Sein Lächeln verschwimmt vor Jaemins Augen. "Was, glaubst du, ich denke, dass du immer vollkommen gestresst bist? Ich bin schlauer als die Typen, mit denen du dich sonst so umgibst."
"Ich weiß. Ich, ich–" Er klammert sich an Jenos Brust, als ihm wieder Tränen über die Wangen laufen. "Tut– mir leid."
"Alles gut." Jeno schließt ihn in die Arme, wird noch ein wenig weicher, als Jaemin sich fest an ihn klammert, als wäre er sein einziger Halt.
"Ich hab keine Lust mehr."
"Spätestens gegen uns fliegt ihr raus, keine Sorge", versichert Jeno ihm scherzhaft, und er bringt es zu einem schwachen Auflachen.
"Das hoffe ich doch." Jaemin schluchzt unterdrückt. "Und dann bin ich wieder schuld, ich sag's dir."
Jeno beginnt, über seinen Rücken zu streichen. "Ist das immer so?
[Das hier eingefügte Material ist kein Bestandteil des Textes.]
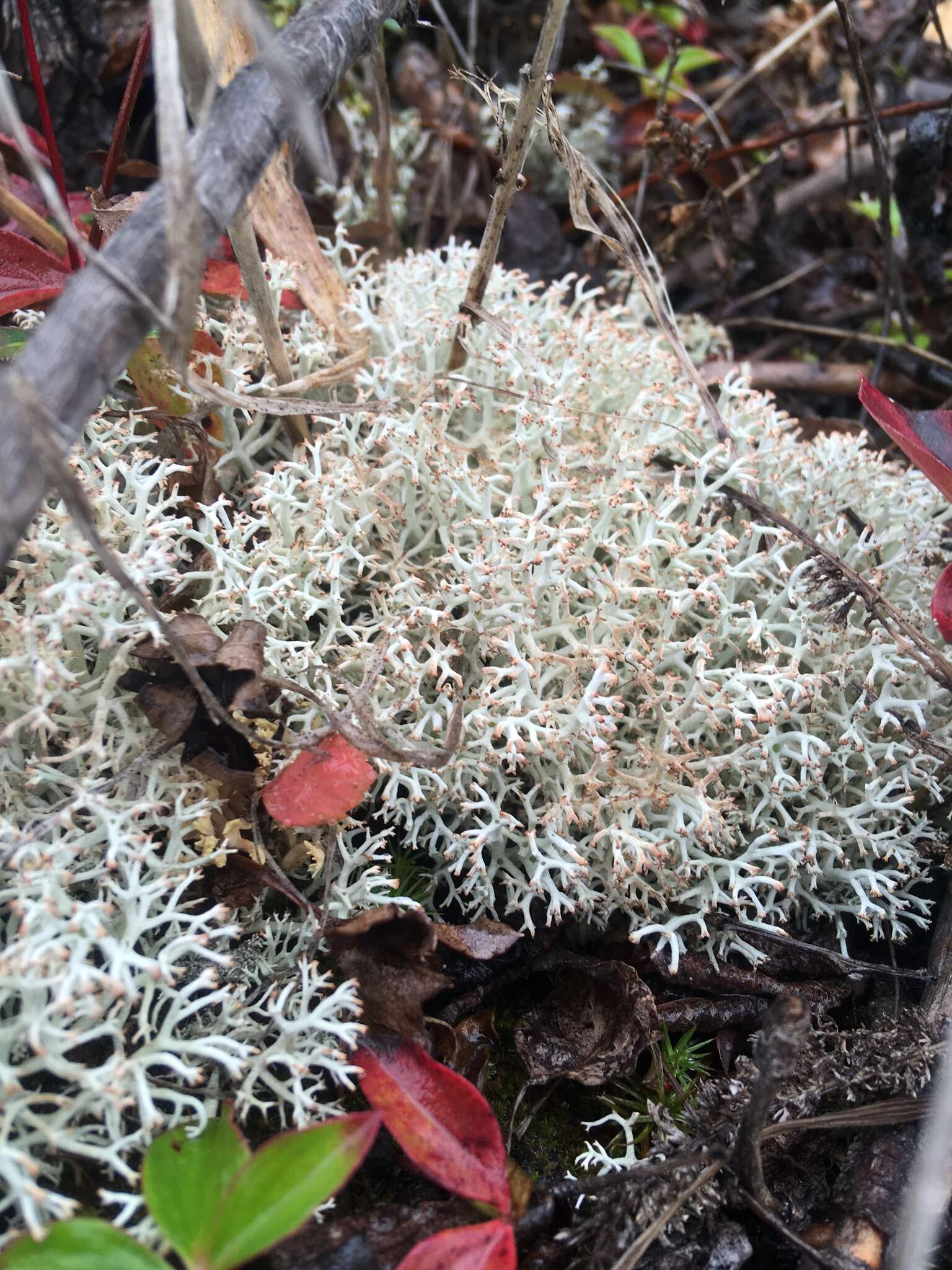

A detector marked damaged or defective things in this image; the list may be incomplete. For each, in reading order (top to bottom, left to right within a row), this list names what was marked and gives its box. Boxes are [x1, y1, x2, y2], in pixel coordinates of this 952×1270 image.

Dass sie dich so– fertig machen?"
"Nicht so schlimm. Ich weiß nicht– Vielleicht, weil wir jeden Tag spielen und trainieren? Aber–"
"Du weißt, dass du das nicht verdient hast, oder?"
"Ja." Jaemin kann sich nicht mehr unter Kontrolle halten, weint haltlos in Jenos Schulter.
"Okay, gut." Jeno seufzt leise. "Wenn du magst, reden wir gleich drüber, aber musst du auch nicht. Aber– Naja, ich bin da, okay?"
Jaemin kann nur noch nicken, das Danke ist tonlos, aber Jeno erwartet es auch nicht, hält ihn nur fest und fragt sich innerlich, warum er das durchmachen muss.